The forger, hanged Nov. 30, 1824. This was the last execution for this offence.
TO BERNARD BARTON.
March 23, 1825.
Dear B. B.,—I have had no impulse to write, or attend to any single object but myself for weeks past,—my single self, I by myself, I. I am sick of hope deferred. The grand wheel is in agitation that is to turn up my fortune; but round it rolls, and will turn up nothing. I have a glimpse of freedom, of becoming a gentleman at large; but I am put off from day to day. I have offered my resignation, and it is neither accepted nor rejected. Eight weeks am I kept in this fearful suspense. Guess what an absorbing stake I feel it. I am not conscious of the existence of friends present or absent. The East India Directors alone can be that thing to me or not. I have just learned that nothing will be decided this week. Why the next? Why any week? It has fretted me into an itch of the fingers; I rub ’em against paper, and write to you, rather than not allay this scorbuta.
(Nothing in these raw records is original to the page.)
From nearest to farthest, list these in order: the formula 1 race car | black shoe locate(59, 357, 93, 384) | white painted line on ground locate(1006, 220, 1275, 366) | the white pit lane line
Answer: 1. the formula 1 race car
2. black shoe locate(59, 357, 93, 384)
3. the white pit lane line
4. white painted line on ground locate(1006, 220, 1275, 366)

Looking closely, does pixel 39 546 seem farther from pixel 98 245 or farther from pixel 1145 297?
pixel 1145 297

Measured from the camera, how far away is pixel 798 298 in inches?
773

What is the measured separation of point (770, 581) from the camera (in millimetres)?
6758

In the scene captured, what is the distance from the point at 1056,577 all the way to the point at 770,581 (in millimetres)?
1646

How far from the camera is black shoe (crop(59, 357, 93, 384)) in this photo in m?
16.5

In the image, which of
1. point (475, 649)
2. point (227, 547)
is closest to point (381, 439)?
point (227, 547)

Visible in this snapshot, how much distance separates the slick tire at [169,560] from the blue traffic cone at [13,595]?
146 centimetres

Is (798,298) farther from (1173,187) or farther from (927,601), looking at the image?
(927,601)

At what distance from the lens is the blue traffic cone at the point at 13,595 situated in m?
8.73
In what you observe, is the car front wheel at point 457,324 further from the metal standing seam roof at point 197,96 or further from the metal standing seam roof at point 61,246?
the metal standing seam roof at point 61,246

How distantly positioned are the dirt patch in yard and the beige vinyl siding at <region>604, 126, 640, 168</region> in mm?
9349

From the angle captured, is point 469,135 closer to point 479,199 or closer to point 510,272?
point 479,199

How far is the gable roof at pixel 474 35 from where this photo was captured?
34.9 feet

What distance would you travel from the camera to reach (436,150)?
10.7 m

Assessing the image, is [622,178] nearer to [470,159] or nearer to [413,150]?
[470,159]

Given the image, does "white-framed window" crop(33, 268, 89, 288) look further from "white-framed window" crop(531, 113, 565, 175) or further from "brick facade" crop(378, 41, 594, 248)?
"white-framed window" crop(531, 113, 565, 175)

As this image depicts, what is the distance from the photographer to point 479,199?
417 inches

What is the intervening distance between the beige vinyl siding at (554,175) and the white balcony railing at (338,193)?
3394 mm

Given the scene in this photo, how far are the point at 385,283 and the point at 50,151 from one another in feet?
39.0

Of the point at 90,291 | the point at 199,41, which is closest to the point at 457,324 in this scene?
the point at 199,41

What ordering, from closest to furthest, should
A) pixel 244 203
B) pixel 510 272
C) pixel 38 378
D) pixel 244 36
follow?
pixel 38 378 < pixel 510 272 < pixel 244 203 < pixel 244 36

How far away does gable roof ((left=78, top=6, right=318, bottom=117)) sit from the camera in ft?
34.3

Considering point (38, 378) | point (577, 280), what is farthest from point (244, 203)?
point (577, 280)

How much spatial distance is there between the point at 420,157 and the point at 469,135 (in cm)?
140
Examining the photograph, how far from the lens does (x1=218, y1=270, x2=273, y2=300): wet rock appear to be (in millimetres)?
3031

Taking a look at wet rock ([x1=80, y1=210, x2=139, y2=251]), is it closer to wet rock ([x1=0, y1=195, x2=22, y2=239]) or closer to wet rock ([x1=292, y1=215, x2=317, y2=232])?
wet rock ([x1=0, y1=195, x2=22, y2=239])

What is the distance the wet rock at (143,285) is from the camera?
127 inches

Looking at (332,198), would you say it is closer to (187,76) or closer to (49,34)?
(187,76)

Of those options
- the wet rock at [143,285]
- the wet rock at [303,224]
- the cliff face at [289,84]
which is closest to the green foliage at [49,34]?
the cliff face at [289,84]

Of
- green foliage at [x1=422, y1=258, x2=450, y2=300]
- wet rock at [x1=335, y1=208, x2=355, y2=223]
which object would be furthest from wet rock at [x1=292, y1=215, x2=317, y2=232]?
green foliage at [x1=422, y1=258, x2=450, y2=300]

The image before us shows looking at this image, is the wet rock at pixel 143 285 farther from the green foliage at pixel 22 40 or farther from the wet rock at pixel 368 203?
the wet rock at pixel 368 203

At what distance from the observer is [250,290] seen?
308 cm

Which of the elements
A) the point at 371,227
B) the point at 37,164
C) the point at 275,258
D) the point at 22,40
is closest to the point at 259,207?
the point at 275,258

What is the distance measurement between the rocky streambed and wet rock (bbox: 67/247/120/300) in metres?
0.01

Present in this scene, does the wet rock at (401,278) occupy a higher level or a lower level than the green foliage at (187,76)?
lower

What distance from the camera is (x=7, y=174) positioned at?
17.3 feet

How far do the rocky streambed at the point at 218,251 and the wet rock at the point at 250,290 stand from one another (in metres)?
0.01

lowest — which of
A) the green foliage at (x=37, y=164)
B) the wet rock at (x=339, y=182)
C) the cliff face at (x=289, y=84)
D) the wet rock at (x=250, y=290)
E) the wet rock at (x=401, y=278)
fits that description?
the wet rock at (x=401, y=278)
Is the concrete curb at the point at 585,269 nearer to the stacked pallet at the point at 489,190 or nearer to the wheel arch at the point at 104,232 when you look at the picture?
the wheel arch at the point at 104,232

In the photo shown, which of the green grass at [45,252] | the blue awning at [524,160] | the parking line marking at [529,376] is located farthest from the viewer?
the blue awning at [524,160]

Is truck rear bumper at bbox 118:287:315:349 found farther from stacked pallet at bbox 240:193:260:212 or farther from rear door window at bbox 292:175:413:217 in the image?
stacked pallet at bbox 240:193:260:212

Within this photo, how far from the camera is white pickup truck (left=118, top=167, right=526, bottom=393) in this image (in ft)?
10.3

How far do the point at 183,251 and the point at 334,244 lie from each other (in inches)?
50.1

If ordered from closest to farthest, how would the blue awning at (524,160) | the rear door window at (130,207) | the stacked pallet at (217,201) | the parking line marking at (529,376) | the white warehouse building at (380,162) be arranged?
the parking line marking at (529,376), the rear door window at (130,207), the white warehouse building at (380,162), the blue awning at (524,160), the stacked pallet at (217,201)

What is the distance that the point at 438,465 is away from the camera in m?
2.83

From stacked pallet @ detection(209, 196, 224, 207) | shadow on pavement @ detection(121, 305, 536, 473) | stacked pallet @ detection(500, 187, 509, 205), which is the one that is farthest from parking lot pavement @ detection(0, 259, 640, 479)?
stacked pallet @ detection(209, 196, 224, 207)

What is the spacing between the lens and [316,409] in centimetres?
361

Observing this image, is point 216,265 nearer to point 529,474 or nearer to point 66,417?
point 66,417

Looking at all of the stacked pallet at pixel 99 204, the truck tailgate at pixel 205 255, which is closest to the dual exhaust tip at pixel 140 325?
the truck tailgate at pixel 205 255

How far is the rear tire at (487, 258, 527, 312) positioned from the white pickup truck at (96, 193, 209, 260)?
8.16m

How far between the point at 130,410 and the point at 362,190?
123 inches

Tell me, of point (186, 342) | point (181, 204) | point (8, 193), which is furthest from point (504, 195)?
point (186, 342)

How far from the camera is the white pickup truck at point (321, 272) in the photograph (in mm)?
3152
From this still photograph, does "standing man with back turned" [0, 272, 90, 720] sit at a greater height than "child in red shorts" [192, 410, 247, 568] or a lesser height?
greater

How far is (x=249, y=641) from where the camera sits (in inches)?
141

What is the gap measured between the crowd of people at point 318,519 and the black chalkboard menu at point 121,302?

While I can write, let me adjure you to have no doubts of Irving. Let Mr. Mitford drop his disrespect. Irving has prefixed a dedication (of a missionary subject, first part) to Coleridge, the most beautiful, cordial, and sincere. He there acknowledges his obligation to S. T. C. for his knowledge of Gospel truths, the nature of a Christian Church, etc.,—to the talk of Samuel Taylor Coleridge (at whose Gamaliel feet he sits weekly), rather than to that of all the men living. This from him, the great dandled and petted sectarian, to a religious character so equivocal in the world’s eye as that of S. T. C., so foreign to the Kirk’s estimate,—can this man be a quack? The language is as affecting as the spirit of the dedication. Some friend told him, “This dedication will do you no good,”—i. e., not in the world’s repute, or with your own people. “That is a reason for doing it,” quoth Irving.
I am thoroughly pleased with him. He is firm, out-speaking, intrepid, and docile as a pupil of Pythagoras. You must like him.
Yours, in tremors of painful hope,
April 6, 1825
Dear Wordsworth,—I have been several times meditating a letter to you concerning the good thing which has befallen me; but the thought of poor Monkhouse  came across me. He was one that I had exulted in the prospect of congratulating me. He and you were to have been the first participators; for indeed it has been ten weeks since the first motion of it. Here am I then, after thirty-three years’ slavery, sitting in my own room at eleven o’clock this finest of all April mornings, a freed man, with L441 a year for the remainder of my life, live I as long as John Dennis, who outlived his annuity and starved at ninety: L441; i.e., L450, with a deduction of L9 for a provision secured to my sister, she being survivor, the pension guaranteed by Act Georgii Tertii, etc.